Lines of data

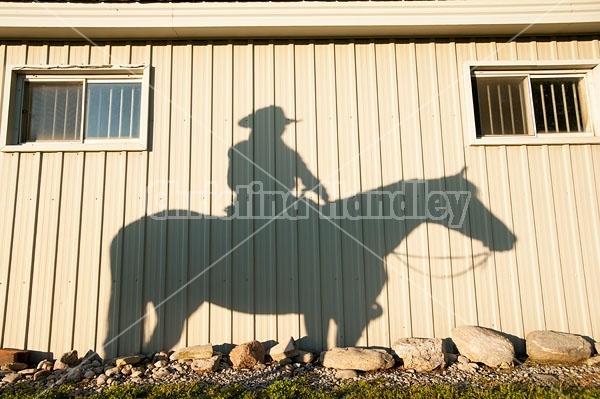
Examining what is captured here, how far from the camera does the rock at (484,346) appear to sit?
13.9ft

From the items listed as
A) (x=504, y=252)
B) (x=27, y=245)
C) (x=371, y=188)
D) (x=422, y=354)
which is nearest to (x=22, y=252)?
(x=27, y=245)

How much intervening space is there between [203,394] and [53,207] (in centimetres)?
296

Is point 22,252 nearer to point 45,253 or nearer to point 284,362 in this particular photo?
point 45,253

## TASK BRIEF
Rewrite all of the material, including the requests, but leave out the pictures. Scale every number in the answers (the distances and the coordinates) by 1.45, and round each one to the number of decimal places it originally had, with halves rounded up.

## REPLY TO THE EXERCISE
Examining what is captured here, how far from the camera does the rock at (484,346) appear to sit?
20.2ft

From the items listed as
A) (x=504, y=252)
B) (x=27, y=245)
C) (x=371, y=188)
D) (x=422, y=354)
which is nearest to (x=22, y=252)?
(x=39, y=355)

How much intervening space is there between [203,394] and [53,207] (in centimetres)?
429

Is point 22,252 nearer to point 45,253 or nearer to point 284,362 in this particular photo?
point 65,367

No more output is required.